### SOURCE DOCUMENT
# # #
Michael Wilbon: If you win one playoff series in five years, even though you missed big time with injuries, you're not the level of star I refered to in that column...I was talking about people like Jordan, Elway, Gretzky...Magic, Bird, Montana, Troy, Emmitt, Michael Irvin, Deion...Those guys weren't second-tier or third-tier stars. They were STARS...guys who could carry a team, guys who drove TV ratings. Gilbert couldn't even get the Wizards on network TV, barely even ESPN and TNT...That doesn't suggest stardom.


Williamsburg, Va.: Looks to me like the Flyers close out the Habs tonight. Leighton has been pretty tough to score on. I see the Hawks and Flyers going seven for the Cup. I know you grew up and still are Hawks fan. Do you see them hoisting the Cup this year?

Michael Wilbon: I hope so. The Blackhawks are on the short list of teams that have gone forever without winning a championship. The Cubs (1908) are the worst, then I think the NFL Cardinals (1947), then the Blackhawks (1961)...I was 2 1/2 years old and obviously can't remember it. I only remember the Blackhawks losing in the Finals (including a Game 7 to Montreal in 1971, leading 2-0 in Game 7 in Chicago)...and 1992 to the Penguins...So, I don't know if I see them hoisting the Cup, but I damn sure hope they will...


Washington, DC: Do you think Mike Brown should have been fired and what coach do you think Cleveland will go after to lure LeBron back to the Cavs?

Michael Wilbon: Even though Mike Brown's teams won more than 125 games the last two years in Cleveland, the NBA (and NHL) are about the post-season and the Cavs were a total disappointment the last two postseasons after being swept from the Finals in 2007 by San Antonio. So, I would have either insisted Mike Brown get an offensive coordinator (I'd have done that two years ago) or I'd have fired him. And I think this will help get LeBron's attention...but only if the Cavaliers also get an All-Star player to be a No. 2 player...That, without salary cap room, is going to be difficult.


DC: About Mike Brown. Did he get fired as part of an effort to keep Lebron (as in he gets to pick his own coach and supporting cast), or was it more typical -- your team underperforms in the playoffs, your star is about to bolt . . . time to start fresh.

Michael Wilbon: Both. Clearly both. If he'd won this year and LeBron was thinking of leaving in the aftermath of a championship, you think he'd be fired? Possibly. But I don't think so. The Cavaliers collapsed (and looked really, really bad doing it) and LeBron is at least thinking about leaving. The coach has to bear some responsibility for that.
# # #
### PROVIDED MATERIAL
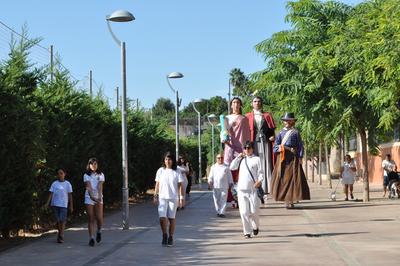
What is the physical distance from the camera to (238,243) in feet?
38.4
# # #
### DIRECTIVE 1
Return the portion of the Wilbon chat transcript that begins at the words "Williamsburg, Va.: Looks" and ends after "hope they will...".
### DIRECTIVE 2
Decide whether each statement agrees with the Wilbon chat transcript, answering yes or no and quoting the deciding words: (a) Wilbon lists the Blackhawks' last championship as coming in 1961. (b) The Cavaliers were swept from the 2007 Finals by Boston. (c) Wilbon says Mike Brown was fired for only one reason.
### DIRECTIVE 3
Write what comes next in the Wilbon chat transcript, picking up after its last sentence.
The lines after the Wilbon chat transcript are separate material and have no connection to it.

### WRITTEN RESPONSE 1
Williamsburg, Va.: Looks to me like the Flyers close out the Habs tonight. Leighton has been pretty tough to score on. I see the Hawks and Flyers going seven for the Cup. I know you grew up and still are Hawks fan. Do you see them hoisting the Cup this year?

Michael Wilbon: I hope so. The Blackhawks are on the short list of teams that have gone forever without winning a championship. The Cubs (1908) are the worst, then I think the NFL Cardinals (1947), then the Blackhawks (1961)...I was 2 1/2 years old and obviously can't remember it. I only remember the Blackhawks losing in the Finals (including a Game 7 to Montreal in 1971, leading 2-0 in Game 7 in Chicago)...and 1992 to the Penguins...So, I don't know if I see them hoisting the Cup, but I damn sure hope they will...

### WRITTEN RESPONSE 2
(a) Yes: "then the Blackhawks (1961)"
(b) No: "after being swept from the Finals in 2007 by San Antonio"
(c) No: "Both. Clearly both."

### WRITTEN RESPONSE 3
Silver Spring, Md.: Enjoyed yesterday's column. There seems to be a convergence of luck and rotten play for D.C.'s teams to get four overall number ones in such a short period of time. Do you think Strasburg's arrival and Harper's in a few years (or less if he's brought up early ala Ken Griffey, Jr., Strawberry, etc.) will lead to a revival of baseball in DC?

Michael Wilbon: That would be great, wouldn it? What leads to building a great team in any sport is the presence of smart personnel people. In these days of free agency, you have to keep 'em coming and the franchises that fare the best have the scouts and executives to do that...and the Nationals will be exception.


What's Next for the Magic?: Mike, I enjoyed today's column and very much agreed with your assessment of how swapping VC for Hedo derailed the Magic offense by eliminating their only playmaker. Having Hedo and Rashard Lewis on the floor also created major match-up problems on the perimeter for opposing defenses.

My question is what's your next move if you're the Magic's GM? Assuming Hedo's not coming back, would you look to replace Vince? To replace Jameer Nelson with a point guard who facilitates more? Any chance the only thing this team needs is a new coach, or is that laying too much blame at Stan's feet? Thanks. Michael Wilbon: Magic is a mess, with little time to fix it (Washington Post, May 24)

Michael Wilbon: I was in the middle of answering that last question about great players assessing guys who play their positions when my keyboard went haywire...sorry...I have asked Magic's opinion about basketball, dozens of issues, for more than 25 years and I trust his judgement on these things ESPECIALLY point guard play...on offensive play in general because he was a Wizard at it. It's like talking to John Thompson about defense or big men in the low post, or to Larry Bird or Steve Nash about passing, or Ronnie Lott about tackling...I think certain guys are uniquely qualified to enlighten on specific things...Magic on point guards...


Atain, Washington, D.C.: Hey Mike,

So this Lebron hype is interesting, and the Bulls seem to be have everyone's vote. But what about New Jersey? What do you think their chances are with all the money they've got there?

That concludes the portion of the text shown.